My hon. Friend mentioned improving the awareness and training of general practitioners. I should certainly be interested to discuss that issue further with him. Options in that respect may include taking advantage of the new technologies, such as the electronic health library. This may be an area in which more work can be done. My hon. Friend will be aware that the NHS plan sets out proposals to expand continuing support and training for doctors and general practitioners across the board. This is certainly an aspect that we would be interested in considering further.

The National Institute for Clinical Excellence is undertaking the referral practice project on advice to GPs about referring common conditions. Endometriosis is not included in the project, but the results of the project may give us a guide on an effective way of offering referral guidance to GPs on a range of common conditions including endometriosis. That may be another area to explore.

My hon. Friend raised issues about increased specialisation, especially as regards centres of excellence. When we meet, I should be interested to hear further from him on that subject, although I express a note of caution: given that endometriosis is so prevalent, managing and treating it should be part of the routine work of every gynaecology department. We want every area to use the evidence-based approach, to ensure that gynaecologists are following the guidelines issued by their governing body, the Royal College of Obstetricians and Gynaecologists.

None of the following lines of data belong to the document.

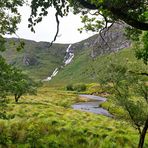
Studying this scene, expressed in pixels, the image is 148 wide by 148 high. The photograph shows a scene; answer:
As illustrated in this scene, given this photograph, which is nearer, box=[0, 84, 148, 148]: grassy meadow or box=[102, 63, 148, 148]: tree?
box=[102, 63, 148, 148]: tree

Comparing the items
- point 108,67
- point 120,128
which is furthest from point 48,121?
point 108,67

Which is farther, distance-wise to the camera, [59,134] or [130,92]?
[59,134]

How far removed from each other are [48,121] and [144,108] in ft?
62.5

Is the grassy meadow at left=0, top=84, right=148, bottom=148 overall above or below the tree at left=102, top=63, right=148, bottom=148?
below

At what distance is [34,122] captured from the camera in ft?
174

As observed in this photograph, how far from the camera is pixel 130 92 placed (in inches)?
1521

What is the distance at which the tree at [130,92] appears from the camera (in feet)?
117

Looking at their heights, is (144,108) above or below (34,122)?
above

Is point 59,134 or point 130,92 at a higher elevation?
point 130,92

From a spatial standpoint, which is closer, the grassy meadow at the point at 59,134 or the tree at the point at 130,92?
the tree at the point at 130,92

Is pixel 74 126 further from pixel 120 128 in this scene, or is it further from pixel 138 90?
pixel 138 90

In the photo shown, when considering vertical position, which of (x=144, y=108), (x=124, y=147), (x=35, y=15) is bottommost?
(x=124, y=147)

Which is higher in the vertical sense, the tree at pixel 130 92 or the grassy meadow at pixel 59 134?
the tree at pixel 130 92

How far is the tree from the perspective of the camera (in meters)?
35.7
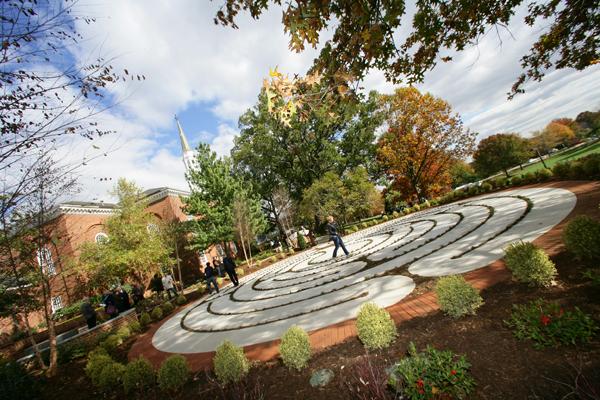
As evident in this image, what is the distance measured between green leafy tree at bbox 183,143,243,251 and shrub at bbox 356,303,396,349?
22430 millimetres

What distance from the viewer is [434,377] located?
2785 millimetres

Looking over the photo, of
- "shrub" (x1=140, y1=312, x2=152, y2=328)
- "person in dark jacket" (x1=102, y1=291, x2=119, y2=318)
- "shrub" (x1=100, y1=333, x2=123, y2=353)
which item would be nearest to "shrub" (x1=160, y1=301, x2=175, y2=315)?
"shrub" (x1=140, y1=312, x2=152, y2=328)

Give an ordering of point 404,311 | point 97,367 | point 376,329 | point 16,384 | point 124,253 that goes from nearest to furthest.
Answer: point 376,329 → point 404,311 → point 16,384 → point 97,367 → point 124,253

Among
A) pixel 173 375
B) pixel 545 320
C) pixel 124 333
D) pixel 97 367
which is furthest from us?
pixel 124 333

My hon. Friend referred to the importance of a patient-centred approach. That is crucial. Right across the board, patients, rightly, expect to receive more information about their health. The NHS must provide that; it must respond to that expectation. It is not enough to leave the provision of information about medical conditions to voluntary organisations and support groups. It is essential that the NHS—whether through consultants, GPs or specialist nurses—can provide patients with the support and information that they need about their condition.

Individual patients need proper discussion of the problems from which they are suffering and of the options that are available. That patient-centred approach and self-management are very much part of the new NHS plan and the work going on at present. Endometriosis is a good example of a condition where that approach can work effectively to the patient's benefit. There are a variety of options for treatment of the condition, but the right treatment will be that which suits a particular woman's own condition and needs. That will be achieved only by the woman discussing her needs fully with her doctor.

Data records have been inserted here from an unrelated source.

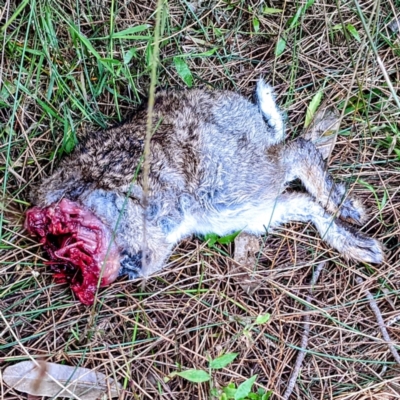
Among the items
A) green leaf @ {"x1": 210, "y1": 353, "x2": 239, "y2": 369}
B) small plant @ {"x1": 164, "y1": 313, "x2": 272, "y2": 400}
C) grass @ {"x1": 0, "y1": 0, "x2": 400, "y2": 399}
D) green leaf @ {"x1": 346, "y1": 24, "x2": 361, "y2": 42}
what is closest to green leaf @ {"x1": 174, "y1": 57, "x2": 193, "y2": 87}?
grass @ {"x1": 0, "y1": 0, "x2": 400, "y2": 399}

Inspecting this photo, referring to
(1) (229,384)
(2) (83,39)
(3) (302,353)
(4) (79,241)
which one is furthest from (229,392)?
(2) (83,39)

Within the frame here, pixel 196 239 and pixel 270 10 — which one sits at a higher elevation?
pixel 270 10

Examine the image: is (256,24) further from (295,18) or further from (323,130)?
(323,130)

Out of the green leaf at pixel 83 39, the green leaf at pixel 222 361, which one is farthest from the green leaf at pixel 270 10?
the green leaf at pixel 222 361

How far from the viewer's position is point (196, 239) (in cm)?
377

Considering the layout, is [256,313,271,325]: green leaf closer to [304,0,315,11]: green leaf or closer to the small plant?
the small plant

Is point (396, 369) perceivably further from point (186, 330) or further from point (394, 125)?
point (394, 125)

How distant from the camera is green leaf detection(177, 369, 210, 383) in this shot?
10.1ft

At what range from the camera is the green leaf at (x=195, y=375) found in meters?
3.09

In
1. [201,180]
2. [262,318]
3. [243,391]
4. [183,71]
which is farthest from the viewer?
[183,71]

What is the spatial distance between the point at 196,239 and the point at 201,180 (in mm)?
434

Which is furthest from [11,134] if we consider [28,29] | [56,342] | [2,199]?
[56,342]

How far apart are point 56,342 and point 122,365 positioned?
0.42 m

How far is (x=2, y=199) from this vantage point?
336cm
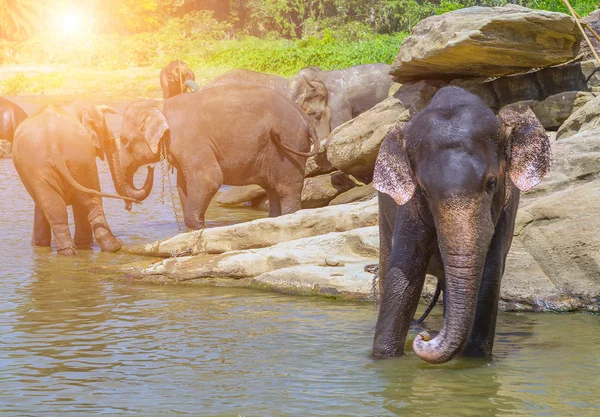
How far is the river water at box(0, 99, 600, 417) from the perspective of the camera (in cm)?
511

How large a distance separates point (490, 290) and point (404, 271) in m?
0.48

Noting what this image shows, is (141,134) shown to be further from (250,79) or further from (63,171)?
(250,79)

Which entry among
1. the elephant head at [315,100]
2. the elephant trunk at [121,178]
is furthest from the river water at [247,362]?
the elephant head at [315,100]

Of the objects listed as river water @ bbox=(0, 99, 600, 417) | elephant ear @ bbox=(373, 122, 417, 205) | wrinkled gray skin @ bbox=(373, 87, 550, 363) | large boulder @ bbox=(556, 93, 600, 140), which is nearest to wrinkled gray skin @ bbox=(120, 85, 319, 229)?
river water @ bbox=(0, 99, 600, 417)

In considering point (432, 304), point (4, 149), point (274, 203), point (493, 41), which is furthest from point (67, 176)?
point (4, 149)

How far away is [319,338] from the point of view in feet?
21.6

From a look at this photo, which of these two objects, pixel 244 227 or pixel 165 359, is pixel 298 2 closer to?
pixel 244 227

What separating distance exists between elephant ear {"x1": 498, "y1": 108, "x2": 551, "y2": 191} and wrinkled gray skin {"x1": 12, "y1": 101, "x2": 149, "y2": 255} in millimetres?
6649

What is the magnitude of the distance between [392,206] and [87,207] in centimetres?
630

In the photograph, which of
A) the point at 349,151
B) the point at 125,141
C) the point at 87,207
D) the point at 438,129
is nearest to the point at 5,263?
the point at 87,207

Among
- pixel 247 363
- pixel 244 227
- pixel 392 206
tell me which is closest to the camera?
pixel 392 206

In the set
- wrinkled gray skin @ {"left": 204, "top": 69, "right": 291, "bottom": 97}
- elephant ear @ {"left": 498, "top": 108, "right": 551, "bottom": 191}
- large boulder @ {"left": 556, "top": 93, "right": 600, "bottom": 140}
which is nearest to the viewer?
elephant ear @ {"left": 498, "top": 108, "right": 551, "bottom": 191}

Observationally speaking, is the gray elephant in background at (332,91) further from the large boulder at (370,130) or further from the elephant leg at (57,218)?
the elephant leg at (57,218)

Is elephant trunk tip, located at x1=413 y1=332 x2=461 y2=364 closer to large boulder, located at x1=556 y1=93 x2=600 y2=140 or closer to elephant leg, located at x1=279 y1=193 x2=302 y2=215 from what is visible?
large boulder, located at x1=556 y1=93 x2=600 y2=140
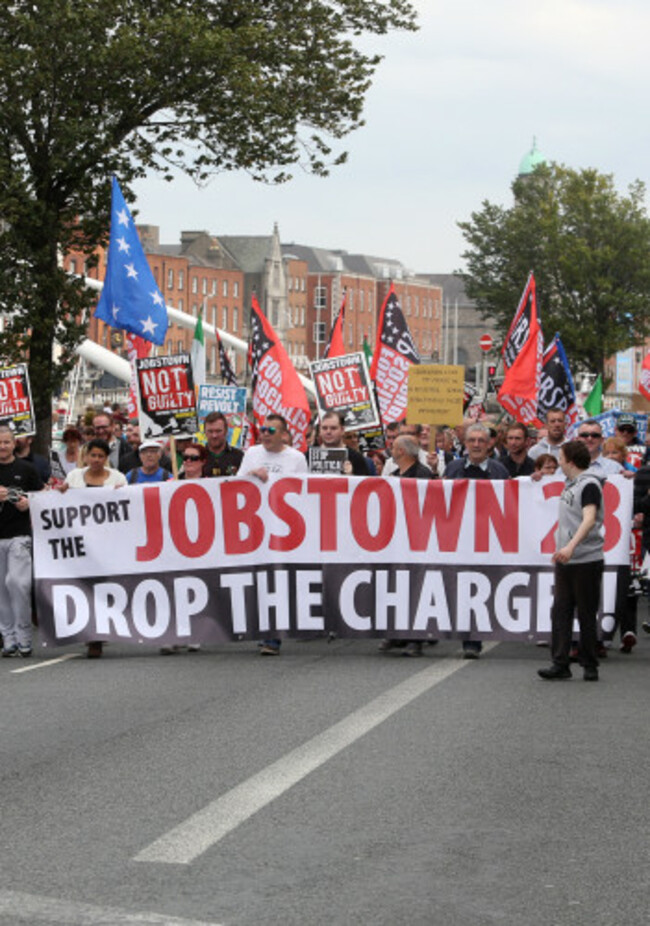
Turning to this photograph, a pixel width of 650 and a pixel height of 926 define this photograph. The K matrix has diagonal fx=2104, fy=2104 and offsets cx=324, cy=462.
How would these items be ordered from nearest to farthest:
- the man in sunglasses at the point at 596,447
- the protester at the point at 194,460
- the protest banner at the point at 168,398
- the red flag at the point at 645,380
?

There may be further work on self-management which could be pursued. Work is continuing on expert patients groups—supporting patients to help them to manage their own conditions. That may be another aspect that could be developed to provide support for women who suffer from endometriosis.

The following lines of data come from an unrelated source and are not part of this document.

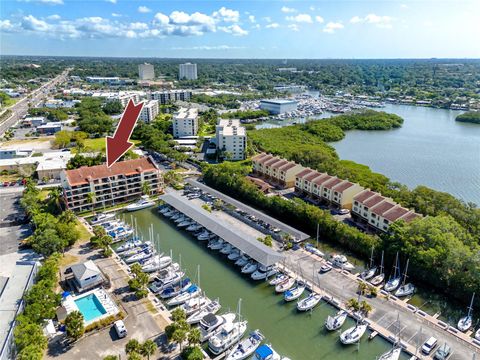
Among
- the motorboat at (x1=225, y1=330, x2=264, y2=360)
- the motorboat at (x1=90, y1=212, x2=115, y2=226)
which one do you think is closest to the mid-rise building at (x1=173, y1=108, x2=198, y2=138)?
the motorboat at (x1=90, y1=212, x2=115, y2=226)

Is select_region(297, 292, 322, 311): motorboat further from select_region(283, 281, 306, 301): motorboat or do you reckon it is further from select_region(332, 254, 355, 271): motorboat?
select_region(332, 254, 355, 271): motorboat

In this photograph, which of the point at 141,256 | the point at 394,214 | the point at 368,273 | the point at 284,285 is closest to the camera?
the point at 284,285

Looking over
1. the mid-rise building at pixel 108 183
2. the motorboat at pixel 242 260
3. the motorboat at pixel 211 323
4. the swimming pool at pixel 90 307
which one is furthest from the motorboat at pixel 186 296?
the mid-rise building at pixel 108 183

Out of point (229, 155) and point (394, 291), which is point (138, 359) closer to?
point (394, 291)

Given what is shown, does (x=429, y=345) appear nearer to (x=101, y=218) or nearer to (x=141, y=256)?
(x=141, y=256)

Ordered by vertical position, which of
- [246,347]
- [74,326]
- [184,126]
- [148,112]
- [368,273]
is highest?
[148,112]

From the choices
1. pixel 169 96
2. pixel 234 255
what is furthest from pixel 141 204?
pixel 169 96

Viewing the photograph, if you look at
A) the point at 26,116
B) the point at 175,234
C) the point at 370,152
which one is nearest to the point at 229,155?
the point at 175,234

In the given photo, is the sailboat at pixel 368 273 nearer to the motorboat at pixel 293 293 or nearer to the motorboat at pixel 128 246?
the motorboat at pixel 293 293
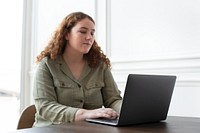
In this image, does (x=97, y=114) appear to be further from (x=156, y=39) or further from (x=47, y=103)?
(x=156, y=39)

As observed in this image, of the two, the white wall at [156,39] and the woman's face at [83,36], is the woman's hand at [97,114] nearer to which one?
the woman's face at [83,36]

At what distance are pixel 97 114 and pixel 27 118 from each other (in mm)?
586

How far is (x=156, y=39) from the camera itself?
79.8 inches

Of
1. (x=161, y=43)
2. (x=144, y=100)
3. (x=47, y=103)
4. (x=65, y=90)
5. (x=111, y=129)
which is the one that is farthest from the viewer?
(x=161, y=43)

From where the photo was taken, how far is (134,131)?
0.94 metres

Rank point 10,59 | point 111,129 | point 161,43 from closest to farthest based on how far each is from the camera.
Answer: point 111,129 < point 161,43 < point 10,59

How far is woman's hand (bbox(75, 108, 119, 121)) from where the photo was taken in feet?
3.81

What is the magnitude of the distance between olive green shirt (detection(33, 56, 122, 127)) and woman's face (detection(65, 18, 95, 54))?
12 centimetres

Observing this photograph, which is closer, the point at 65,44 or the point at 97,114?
the point at 97,114

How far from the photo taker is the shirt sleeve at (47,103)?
50.9 inches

I welcome the points made by my hon. Friend. I look forward to discussing them further with him and with any delegation that he chooses to bring. More can be done. The RCOG guidelines and the work already under way have improved matters for women suffering from endometriosis. Decades ago, the condition was often less recognised and sufferers experienced many difficulties in having their condition taken seriously; there has certainly been an improvement since then, but I am sure that there is more we can do. When I discuss the matter with my hon. Friend, I hope that we can come up with a constructive way forward.

Question put and agreed to.

Adjourned accordingly at eighteen minutes to Eleven o'clock.